**Source**:
########

There are others who know much better than me, like John McPhee, who has written many books on the formation of this place we call 'America'.
John McPhee - a reporter's reporter
Here's some rocks I collected along many California beaches:
There are of course many layers deposited. MANY layers. Of silt, sand, mud and shells. All then compressed and turned into 'rock'. Without the '...n'roll' part.
Then somehow, those layers get broken up, and washed in by the waves, and sanded by sand and waves... and then become what i have collected here, a melange of detritus.
When i was growing up in a small town in Maine, my mom was the director of us three kids upbringing. She took us to i don't remember how many places, usually north of our town, and on the way back we passed by a place, just a trailer on a gravel parking lot, called 'the rock shop'. It had many many examples of various minerals, and semi precious stones, also including hunks of mica, which i found fascinating, all shiny, in many thin layers.
Mica is a fascinating rock.. or should i say mineral?
When broken off, the thin layers were translucent - how can rock be translucent, i thought? Ah, but it can.
There was always a tumbler at work on something, a soothing sound.
What we soak up when we are young remains w/ us, always, it is our foundation, it becomes our core.

########

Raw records
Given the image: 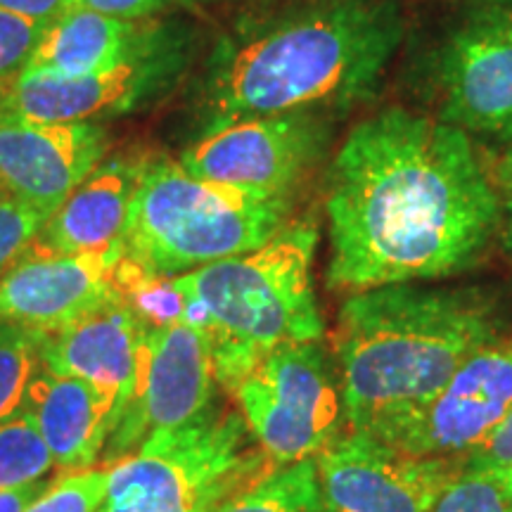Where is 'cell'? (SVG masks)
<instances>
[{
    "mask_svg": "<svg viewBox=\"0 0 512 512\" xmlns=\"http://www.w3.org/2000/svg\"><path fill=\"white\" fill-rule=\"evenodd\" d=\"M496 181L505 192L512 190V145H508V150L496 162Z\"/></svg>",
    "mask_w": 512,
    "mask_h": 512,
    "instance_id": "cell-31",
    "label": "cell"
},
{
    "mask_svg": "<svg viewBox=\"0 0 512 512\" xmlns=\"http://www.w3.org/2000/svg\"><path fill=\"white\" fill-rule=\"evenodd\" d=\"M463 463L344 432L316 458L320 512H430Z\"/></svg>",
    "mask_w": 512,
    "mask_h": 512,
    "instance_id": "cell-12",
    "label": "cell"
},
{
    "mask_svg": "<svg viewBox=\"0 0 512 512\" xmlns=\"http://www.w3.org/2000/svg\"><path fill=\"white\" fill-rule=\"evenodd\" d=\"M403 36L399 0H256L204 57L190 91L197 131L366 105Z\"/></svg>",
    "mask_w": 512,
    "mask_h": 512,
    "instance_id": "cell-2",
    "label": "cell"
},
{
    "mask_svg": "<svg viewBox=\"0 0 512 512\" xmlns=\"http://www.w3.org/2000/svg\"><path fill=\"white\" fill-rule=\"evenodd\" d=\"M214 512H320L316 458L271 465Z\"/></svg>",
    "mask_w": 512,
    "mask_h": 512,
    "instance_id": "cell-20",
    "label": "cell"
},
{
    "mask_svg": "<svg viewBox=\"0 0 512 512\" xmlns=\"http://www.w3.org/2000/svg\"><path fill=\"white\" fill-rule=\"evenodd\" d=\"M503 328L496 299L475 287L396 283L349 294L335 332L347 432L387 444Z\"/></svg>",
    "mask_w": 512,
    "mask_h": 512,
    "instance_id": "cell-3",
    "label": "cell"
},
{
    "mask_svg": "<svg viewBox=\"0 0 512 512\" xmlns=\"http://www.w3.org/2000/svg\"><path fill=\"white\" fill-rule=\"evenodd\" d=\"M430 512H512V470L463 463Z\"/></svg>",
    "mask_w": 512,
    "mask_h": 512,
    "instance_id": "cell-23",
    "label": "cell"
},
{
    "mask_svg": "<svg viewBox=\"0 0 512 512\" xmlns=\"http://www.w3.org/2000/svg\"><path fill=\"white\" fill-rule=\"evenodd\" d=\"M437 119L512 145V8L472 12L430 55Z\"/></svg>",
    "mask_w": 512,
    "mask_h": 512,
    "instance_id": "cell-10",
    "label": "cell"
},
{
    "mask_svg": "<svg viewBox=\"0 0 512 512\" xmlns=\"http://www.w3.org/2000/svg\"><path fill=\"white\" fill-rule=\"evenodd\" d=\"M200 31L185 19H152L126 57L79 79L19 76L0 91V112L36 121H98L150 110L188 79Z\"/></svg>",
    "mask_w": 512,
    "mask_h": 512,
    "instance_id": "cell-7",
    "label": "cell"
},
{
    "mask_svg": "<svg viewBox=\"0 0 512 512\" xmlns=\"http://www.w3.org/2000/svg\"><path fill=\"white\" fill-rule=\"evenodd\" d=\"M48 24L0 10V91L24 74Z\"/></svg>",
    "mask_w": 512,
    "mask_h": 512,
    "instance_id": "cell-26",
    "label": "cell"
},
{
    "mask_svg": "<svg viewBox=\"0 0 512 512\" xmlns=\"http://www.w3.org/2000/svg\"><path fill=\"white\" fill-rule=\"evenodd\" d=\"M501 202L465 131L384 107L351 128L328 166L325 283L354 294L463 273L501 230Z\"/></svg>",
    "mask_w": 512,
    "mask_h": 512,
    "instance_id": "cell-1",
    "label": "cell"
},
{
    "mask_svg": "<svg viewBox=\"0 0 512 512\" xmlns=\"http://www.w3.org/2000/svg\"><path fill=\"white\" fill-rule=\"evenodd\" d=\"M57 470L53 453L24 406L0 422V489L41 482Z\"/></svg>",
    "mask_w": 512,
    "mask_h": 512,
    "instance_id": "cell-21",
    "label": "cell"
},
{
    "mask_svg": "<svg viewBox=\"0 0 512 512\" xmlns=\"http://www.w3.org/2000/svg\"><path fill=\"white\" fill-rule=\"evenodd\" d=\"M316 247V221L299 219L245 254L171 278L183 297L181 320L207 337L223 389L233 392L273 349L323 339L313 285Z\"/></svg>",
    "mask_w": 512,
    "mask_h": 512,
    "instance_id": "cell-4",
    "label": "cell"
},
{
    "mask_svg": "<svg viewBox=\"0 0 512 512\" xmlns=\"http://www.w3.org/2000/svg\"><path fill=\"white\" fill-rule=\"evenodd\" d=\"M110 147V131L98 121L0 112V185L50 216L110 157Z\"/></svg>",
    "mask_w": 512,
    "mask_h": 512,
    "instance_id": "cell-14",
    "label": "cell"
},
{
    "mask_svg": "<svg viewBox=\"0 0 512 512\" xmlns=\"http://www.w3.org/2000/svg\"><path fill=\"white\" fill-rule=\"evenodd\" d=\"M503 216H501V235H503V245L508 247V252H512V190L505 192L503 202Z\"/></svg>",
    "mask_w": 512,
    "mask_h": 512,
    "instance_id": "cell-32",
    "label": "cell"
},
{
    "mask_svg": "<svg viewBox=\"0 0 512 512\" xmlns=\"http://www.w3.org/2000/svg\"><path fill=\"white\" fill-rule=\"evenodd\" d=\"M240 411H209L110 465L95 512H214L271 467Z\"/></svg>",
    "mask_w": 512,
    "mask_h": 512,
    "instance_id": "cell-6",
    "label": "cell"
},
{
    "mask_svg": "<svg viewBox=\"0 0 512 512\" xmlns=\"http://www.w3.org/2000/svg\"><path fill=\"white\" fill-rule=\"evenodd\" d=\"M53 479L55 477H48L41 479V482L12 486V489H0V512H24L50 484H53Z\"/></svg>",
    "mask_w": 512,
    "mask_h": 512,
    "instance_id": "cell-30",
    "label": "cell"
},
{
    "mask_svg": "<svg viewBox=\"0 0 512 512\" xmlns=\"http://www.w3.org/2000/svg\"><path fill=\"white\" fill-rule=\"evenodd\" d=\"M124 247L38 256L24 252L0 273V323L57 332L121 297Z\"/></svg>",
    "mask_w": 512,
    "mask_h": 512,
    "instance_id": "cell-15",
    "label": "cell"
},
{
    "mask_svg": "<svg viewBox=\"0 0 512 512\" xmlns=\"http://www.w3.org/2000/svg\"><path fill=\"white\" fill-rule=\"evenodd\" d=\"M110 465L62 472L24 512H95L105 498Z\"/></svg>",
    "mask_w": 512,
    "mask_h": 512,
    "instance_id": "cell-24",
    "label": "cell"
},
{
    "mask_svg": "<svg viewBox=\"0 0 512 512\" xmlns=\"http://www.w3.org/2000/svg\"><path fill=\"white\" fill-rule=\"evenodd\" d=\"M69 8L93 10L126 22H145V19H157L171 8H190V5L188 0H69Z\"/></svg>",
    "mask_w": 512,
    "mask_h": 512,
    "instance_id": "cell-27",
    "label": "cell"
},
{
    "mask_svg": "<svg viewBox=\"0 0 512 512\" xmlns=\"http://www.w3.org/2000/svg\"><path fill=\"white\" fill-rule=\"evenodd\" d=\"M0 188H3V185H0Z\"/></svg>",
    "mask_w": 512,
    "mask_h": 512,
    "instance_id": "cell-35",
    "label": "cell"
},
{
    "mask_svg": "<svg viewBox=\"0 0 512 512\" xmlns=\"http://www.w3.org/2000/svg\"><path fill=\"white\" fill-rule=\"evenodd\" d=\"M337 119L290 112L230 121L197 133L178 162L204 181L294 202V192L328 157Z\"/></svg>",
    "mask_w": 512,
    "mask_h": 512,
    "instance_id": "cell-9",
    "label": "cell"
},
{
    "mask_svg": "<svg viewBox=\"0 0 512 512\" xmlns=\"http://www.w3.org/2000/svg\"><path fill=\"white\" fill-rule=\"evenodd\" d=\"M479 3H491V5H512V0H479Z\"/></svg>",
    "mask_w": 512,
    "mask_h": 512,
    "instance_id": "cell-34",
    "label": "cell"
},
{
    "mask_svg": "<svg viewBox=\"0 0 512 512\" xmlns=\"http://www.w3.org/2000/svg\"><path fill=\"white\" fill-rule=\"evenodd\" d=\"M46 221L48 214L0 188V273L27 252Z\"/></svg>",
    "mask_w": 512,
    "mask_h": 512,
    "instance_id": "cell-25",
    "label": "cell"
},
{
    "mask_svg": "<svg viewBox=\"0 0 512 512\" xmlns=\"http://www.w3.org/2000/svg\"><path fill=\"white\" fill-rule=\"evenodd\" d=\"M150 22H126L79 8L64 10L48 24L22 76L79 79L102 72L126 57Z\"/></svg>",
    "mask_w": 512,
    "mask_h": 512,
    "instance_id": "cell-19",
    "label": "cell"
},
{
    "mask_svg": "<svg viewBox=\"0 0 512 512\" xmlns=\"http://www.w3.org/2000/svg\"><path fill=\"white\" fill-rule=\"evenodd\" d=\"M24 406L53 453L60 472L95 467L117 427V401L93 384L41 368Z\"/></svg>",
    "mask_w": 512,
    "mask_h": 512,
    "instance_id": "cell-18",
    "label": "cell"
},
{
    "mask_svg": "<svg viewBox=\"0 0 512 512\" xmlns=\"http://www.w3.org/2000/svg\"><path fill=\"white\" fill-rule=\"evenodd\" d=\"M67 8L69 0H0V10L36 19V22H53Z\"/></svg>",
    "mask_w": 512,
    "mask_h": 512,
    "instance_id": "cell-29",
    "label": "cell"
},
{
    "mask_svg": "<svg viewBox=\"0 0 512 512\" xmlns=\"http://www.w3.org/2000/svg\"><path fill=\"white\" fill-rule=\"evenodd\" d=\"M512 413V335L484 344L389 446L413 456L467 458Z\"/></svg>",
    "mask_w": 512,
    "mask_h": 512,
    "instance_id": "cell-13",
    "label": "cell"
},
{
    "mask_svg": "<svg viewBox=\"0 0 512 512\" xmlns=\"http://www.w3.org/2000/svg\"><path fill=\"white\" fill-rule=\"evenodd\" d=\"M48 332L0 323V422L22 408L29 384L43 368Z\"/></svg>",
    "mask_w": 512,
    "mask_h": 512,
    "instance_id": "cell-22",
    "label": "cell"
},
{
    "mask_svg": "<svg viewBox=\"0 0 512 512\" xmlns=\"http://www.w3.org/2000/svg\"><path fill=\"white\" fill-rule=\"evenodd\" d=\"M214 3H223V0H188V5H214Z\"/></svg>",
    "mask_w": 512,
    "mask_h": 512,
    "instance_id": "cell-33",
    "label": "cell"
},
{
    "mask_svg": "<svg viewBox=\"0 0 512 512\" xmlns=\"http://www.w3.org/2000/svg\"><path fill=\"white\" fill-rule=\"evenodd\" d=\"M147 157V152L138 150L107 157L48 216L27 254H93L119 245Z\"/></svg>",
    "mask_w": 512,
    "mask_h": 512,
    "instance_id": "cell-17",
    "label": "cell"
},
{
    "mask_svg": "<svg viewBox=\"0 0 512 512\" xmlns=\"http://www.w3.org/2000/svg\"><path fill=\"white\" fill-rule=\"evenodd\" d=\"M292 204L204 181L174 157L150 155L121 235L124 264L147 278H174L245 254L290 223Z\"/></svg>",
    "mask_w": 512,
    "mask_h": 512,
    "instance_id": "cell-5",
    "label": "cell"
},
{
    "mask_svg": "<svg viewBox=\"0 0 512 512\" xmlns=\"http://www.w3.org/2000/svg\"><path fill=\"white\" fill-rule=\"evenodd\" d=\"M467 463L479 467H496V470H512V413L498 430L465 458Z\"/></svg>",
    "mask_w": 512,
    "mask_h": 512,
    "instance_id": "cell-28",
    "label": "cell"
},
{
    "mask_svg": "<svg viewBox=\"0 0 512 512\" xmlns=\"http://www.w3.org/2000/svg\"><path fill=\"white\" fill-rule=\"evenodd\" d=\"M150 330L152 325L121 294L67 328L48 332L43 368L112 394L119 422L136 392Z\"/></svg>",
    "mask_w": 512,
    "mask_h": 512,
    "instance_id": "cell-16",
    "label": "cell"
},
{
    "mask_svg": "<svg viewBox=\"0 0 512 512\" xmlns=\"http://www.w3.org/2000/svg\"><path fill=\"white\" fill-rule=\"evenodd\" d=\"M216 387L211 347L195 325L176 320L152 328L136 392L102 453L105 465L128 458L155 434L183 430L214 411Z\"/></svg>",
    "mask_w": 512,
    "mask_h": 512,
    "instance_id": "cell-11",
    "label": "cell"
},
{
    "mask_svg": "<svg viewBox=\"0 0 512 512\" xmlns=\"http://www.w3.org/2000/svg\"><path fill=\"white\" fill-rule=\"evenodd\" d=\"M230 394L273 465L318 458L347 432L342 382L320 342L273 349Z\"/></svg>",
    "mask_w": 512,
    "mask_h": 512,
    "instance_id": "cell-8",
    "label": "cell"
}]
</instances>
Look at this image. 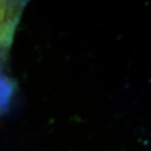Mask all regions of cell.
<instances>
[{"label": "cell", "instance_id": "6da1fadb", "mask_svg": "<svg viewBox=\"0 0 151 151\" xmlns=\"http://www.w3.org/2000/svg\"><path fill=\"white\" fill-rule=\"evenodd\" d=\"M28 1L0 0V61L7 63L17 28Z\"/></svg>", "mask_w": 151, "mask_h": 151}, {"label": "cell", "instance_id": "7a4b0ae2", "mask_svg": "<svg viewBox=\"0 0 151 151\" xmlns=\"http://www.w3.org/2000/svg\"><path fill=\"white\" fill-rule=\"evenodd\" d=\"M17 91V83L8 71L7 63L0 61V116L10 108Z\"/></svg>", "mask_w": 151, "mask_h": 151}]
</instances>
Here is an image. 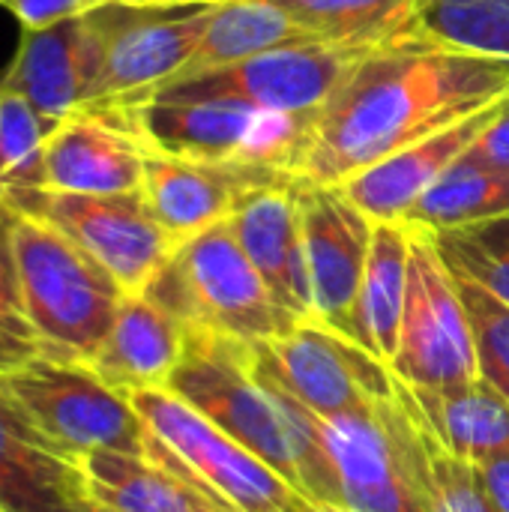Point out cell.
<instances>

########

**Instructions**:
(1) In the piece on beach rocks, what was the place the family passed on the way back from trips north of town called?
(2) Copy the stretch of the piece on beach rocks from "There was always" through "becomes our core." word for word.

**Task solutions**:
(1) It was called "the rock shop."

(2)
There was always a tumbler at work on something, a soothing sound.
What we soak up when we are young remains w/ us, always, it is our foundation, it becomes our core.